Unfortunately, most programming objects currently in existence are not written to support the functionalities required for placement on a distributed operating system. Thus, the implementation of existing objects on such systems would require much retooling of the existing object software. This would lessen the advantages afforded by object programming methodologies as existing programming objects would not be easily available in distributed object systems.
An additional difficulty with implementing distributed objects on distributed object systems arises from the need to inform the system of the presence of the objects at the time of their installation. Since all client requests are processed through the object request broker, or ORB, the ORB must have knowledge of the existence of the objects. Furthermore, it is preferable in distributed object systems to have functionalities that allow for a clear distinction between objects that are in the development phase and objects that are available to users on the distributed object system generally. Providing such awareness poses various difficulties for the programmer who must bear the burden of implementing a wide variety of "housekeeping" operations to take advantage of the benefits of the distributed object system.

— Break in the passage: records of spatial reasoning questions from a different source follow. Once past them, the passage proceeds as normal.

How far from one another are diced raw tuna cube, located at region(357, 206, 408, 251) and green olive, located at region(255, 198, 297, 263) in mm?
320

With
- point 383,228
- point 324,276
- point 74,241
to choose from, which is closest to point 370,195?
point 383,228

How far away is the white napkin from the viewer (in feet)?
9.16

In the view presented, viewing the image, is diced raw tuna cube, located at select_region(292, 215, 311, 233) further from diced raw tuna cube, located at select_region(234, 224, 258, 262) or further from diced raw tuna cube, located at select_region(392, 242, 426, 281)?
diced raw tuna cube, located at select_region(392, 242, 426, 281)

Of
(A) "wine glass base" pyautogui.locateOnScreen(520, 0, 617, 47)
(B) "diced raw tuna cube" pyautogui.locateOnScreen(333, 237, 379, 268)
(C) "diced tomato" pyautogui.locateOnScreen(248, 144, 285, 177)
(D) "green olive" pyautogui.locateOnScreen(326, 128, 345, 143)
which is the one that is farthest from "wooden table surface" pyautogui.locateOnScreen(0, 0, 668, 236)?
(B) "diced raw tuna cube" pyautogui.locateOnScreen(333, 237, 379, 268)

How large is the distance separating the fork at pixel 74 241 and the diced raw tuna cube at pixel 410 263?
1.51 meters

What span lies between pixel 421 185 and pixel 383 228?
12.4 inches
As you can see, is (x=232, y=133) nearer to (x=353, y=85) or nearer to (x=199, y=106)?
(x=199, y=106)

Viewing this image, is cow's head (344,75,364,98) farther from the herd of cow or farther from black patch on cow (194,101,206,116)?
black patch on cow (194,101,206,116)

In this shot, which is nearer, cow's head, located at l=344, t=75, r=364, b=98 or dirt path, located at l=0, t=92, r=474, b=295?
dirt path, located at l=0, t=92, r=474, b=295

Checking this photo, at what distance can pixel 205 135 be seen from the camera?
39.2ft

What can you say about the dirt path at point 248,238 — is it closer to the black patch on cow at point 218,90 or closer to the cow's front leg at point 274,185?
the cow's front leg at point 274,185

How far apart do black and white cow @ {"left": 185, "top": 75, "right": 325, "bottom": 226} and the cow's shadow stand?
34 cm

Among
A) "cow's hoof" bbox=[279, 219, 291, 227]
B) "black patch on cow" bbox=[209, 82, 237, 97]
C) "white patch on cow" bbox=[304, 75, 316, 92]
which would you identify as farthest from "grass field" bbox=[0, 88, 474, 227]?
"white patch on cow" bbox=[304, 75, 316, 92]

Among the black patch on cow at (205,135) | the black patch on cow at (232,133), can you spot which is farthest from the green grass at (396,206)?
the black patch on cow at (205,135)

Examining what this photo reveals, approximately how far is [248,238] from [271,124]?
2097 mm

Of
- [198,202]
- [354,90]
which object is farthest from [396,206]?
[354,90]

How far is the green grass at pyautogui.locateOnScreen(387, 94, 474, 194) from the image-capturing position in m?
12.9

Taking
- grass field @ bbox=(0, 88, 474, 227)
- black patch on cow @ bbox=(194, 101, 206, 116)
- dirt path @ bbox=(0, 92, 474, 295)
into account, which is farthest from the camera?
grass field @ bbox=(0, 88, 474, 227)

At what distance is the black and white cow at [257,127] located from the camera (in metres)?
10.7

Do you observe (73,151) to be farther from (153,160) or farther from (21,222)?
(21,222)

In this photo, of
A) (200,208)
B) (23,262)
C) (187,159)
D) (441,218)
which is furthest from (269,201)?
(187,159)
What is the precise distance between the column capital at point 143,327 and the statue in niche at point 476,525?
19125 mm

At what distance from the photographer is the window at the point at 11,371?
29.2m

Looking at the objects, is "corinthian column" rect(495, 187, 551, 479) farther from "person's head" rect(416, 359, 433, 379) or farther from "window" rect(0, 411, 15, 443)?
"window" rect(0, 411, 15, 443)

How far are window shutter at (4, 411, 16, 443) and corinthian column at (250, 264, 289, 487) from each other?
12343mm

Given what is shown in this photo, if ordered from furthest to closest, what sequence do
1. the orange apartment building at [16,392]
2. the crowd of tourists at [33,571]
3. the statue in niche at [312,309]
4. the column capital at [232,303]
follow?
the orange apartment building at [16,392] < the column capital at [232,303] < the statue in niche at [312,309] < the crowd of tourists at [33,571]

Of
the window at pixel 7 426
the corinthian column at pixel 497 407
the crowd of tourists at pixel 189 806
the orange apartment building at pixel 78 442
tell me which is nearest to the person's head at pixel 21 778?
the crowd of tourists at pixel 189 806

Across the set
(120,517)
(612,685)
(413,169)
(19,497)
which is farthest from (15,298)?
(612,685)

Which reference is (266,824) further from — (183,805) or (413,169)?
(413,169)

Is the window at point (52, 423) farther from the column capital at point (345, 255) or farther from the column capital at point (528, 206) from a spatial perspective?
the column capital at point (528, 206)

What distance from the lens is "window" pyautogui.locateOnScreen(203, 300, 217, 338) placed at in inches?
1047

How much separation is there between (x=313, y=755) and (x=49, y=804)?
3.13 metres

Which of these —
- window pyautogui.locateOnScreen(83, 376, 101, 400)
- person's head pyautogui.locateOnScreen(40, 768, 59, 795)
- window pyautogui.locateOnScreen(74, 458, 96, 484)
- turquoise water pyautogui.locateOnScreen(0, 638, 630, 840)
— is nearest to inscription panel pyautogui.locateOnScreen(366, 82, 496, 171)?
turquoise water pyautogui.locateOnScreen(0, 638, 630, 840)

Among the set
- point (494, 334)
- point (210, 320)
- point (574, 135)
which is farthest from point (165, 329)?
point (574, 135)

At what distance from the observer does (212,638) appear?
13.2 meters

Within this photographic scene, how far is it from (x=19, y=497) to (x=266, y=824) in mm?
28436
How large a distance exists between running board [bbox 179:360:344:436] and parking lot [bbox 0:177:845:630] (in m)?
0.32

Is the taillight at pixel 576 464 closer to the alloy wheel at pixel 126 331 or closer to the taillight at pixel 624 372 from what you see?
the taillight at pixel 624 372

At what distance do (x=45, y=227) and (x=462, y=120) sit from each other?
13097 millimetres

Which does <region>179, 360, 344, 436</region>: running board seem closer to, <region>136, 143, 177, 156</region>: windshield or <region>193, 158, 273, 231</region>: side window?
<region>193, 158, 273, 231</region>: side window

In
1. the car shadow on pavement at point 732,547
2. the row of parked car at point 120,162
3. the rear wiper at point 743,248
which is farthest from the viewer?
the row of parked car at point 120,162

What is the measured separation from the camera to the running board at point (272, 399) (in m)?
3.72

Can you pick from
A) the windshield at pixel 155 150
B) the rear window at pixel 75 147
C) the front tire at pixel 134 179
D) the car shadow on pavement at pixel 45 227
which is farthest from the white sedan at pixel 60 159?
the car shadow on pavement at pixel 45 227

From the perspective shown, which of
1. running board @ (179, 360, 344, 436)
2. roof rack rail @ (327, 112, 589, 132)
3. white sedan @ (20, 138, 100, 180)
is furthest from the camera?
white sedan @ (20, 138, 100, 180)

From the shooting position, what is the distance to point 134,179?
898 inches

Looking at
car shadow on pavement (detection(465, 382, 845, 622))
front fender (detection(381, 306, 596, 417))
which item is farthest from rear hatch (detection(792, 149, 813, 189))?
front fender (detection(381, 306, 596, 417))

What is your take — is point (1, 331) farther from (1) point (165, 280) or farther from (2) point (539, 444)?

The full promise of object-oriented methodologies, especially the advantages afforded by their modularity, have yet to be achieved. In particular, it would be highly desirable to allow programmers and other users the ability to create and install distributed objects in a relatively transparent fashion so that objects created in different programming languages and/or objects residing on different computing platforms can be made available on distributed object systems without extensive modification of programming code or placing an undue burden on the user. Thus, it would be preferable to have a system capable of handling the formation and installation of distributed objects that minimizes the need for the programmer or the user to be familiar with the details of distributed object systems. More preferable is a system in which programming objects that are not distributed can be transformed into a distributed object relatively transparently with respect to the programmer or the user.